A minha intenção não era de todo comparar nem ofender.
Cumprimentos.


----------



## Vanda

Não ofendeu, pfaa, só estava certificando de entender bem. Como vocês, também uso 'numa', os brasileiros  ''escolados'' de hoje é que acharam que tem que ser ''em uma''e não ''numa'. Eu estava apenas criticando meus pares pretensiosos.


----------



## pfaa09

Então nesse caso, se me é permitido, mando daqui uma beijoca (com todo o respeito) *numa *demonstração de carinho.


----------



## guihenning

Pois, 'numa' sofre preconceito linguístico. Não tanto como 'dum(a)', mas sofre… Brasileiro reclama tanto que a norma não é como falamos, e então quando finalmente se pode imitar a fala na escrita, rechaçamos essa possibilidade. Vai entender… 
Eu, bem teimoso, meto 'dum(a), num(a)' em tudo quanto é lugar… É tão mais fácil.


----------



## xiskxisk

Era uma jovem pobre que (vendia) flores numa esquina da cidade de Londres.

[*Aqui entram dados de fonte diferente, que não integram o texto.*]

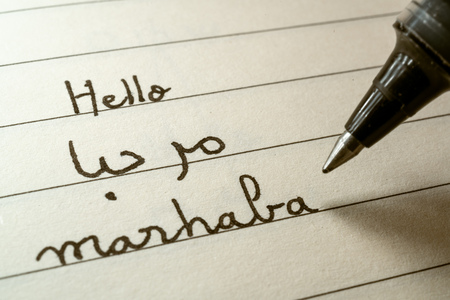 Beginner Arabic language learner writing Hello word Marhaba in abjad Arabic alphabet on a notebook close-up shot 写真素材 - 123338639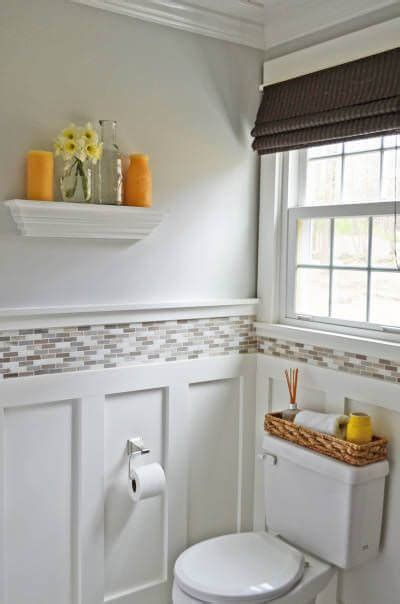 bathroom wainscoting with tile above classic home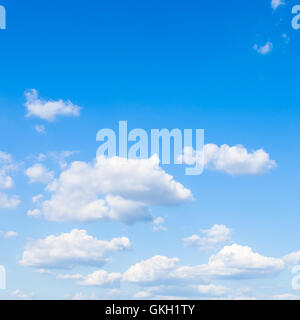 small white clouds in blue sky in sunny summer day - Stock Photo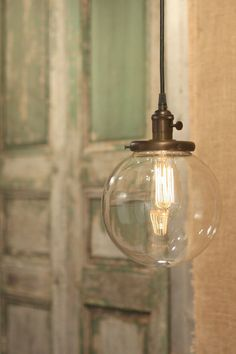 "Hanging Pendant Light Fixture with 8"" Glass Globe Shade and Exposed Socket on Etsy, $168.00"
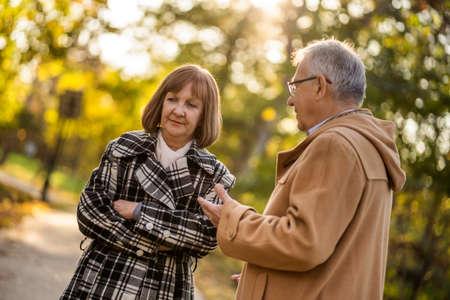 Senior couple is talking in park in autumn.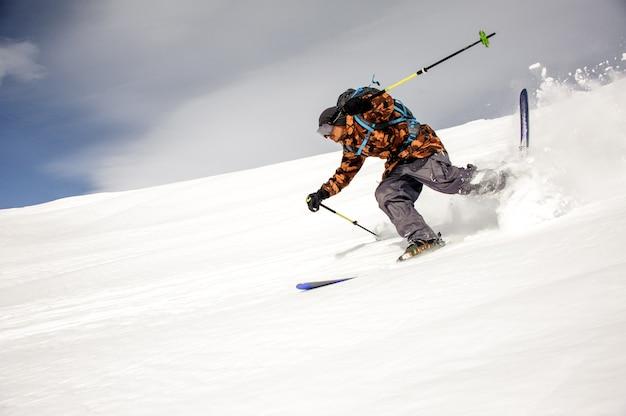 다채로운 스포츠웨어를 입은 스키어가 스키와 스키 스틱으로 산을 달려갑니다.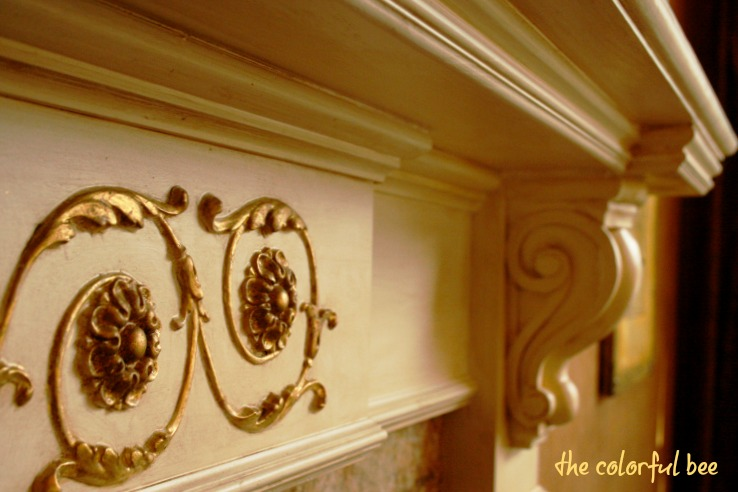 gilded and antiqued mantle and onlays on a fireplace mantle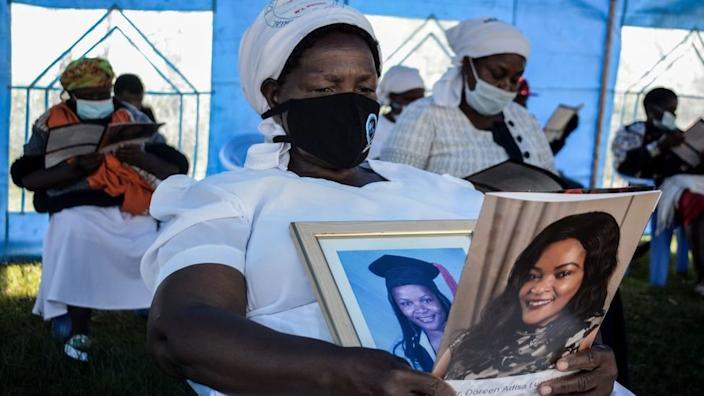 Grace Lugaliki holds portraits of her daughter Dr Doreen Lugaliki, 39, the first Kenyan doctor to die of Covid-19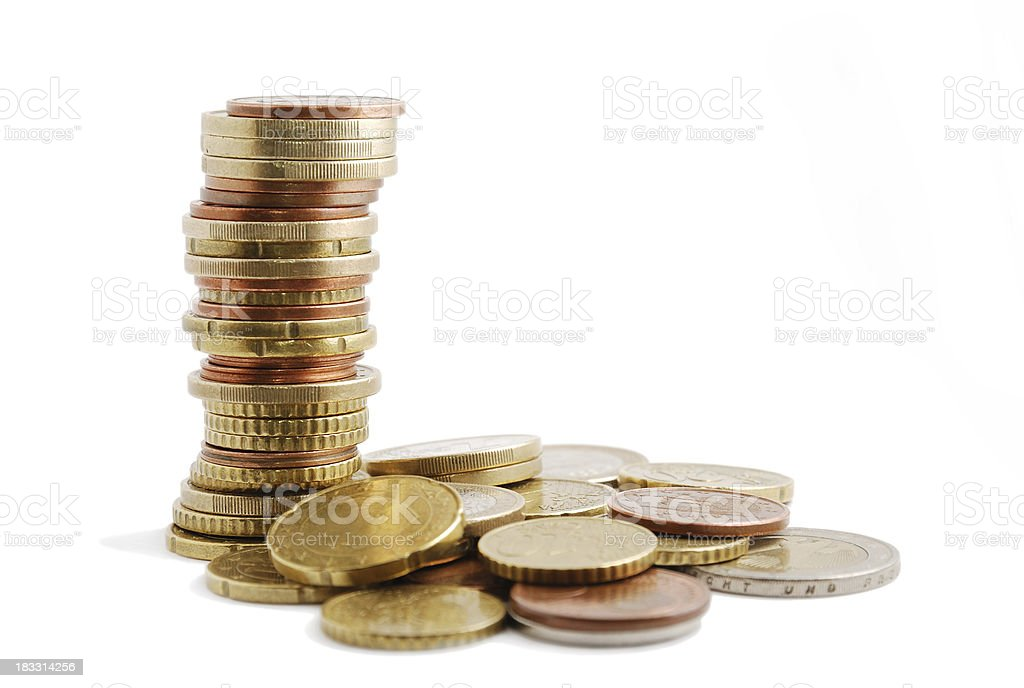 Specie's pile and tall column of coins near royalty-free stock photo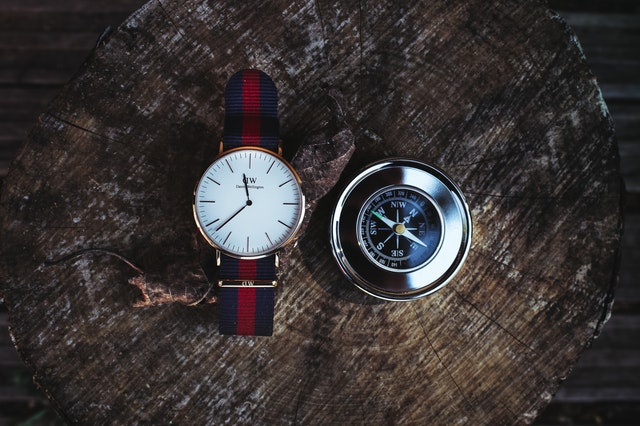 round silver colored analog watch next to compass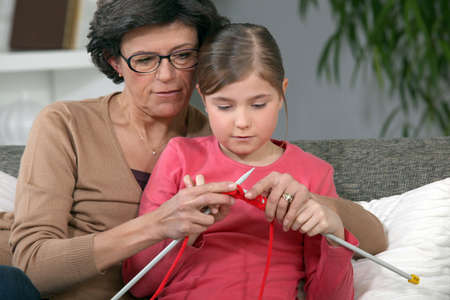 2 persons only: Little girl learning to knit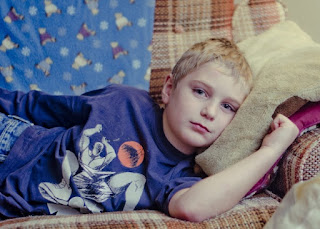 young boy on sofa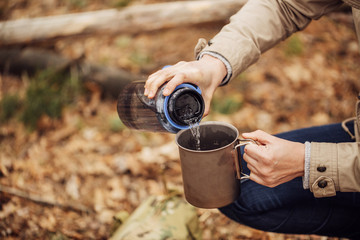 woman pours water from a bottle into a mug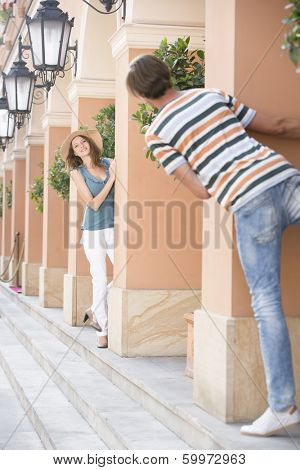Tourist couple playing hide-and-seek amongst columns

Dois homens muito ricos discutiam sobre a possibilidade de alguém pobre se *poder* transformar numa pessoa da alta sociedade e não chegavam a acordo.

Ao *vê-la* (ver/ela), decidiram fazer uma aposta. *Levaram-na* (levar/ela) para sua casa e *educaram-na* (educar/ela).

A experiência foi tão bem sucedida, que ela (tornou-se) numa senhora extremamente educada.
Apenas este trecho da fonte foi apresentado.